Locate every line in the items below that contains the word "foreground", and copy each of those lines in full.

◆ Exercise material
--------
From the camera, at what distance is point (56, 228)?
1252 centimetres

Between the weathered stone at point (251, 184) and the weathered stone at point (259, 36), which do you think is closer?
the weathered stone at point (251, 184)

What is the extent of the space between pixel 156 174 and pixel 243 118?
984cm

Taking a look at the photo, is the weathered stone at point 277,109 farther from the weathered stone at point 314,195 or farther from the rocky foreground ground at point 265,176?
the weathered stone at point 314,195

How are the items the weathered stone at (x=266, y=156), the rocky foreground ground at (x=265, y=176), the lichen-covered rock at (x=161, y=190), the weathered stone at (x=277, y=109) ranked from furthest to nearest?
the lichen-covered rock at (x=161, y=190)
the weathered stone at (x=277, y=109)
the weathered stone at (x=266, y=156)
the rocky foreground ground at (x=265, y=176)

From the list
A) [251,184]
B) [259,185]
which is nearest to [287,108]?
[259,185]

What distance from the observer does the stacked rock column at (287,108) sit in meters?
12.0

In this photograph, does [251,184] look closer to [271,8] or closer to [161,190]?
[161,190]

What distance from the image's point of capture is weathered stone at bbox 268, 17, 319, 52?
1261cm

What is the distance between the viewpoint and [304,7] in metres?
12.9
--------
◆ The result
Taking a look at the photo, is the weathered stone at point 277,109 farther from the weathered stone at point 314,195 or farther from the rocky foreground ground at point 265,176?
How are the items the weathered stone at (x=266, y=156), the rocky foreground ground at (x=265, y=176), the lichen-covered rock at (x=161, y=190), the weathered stone at (x=277, y=109) ranked from furthest to nearest?
the rocky foreground ground at (x=265, y=176)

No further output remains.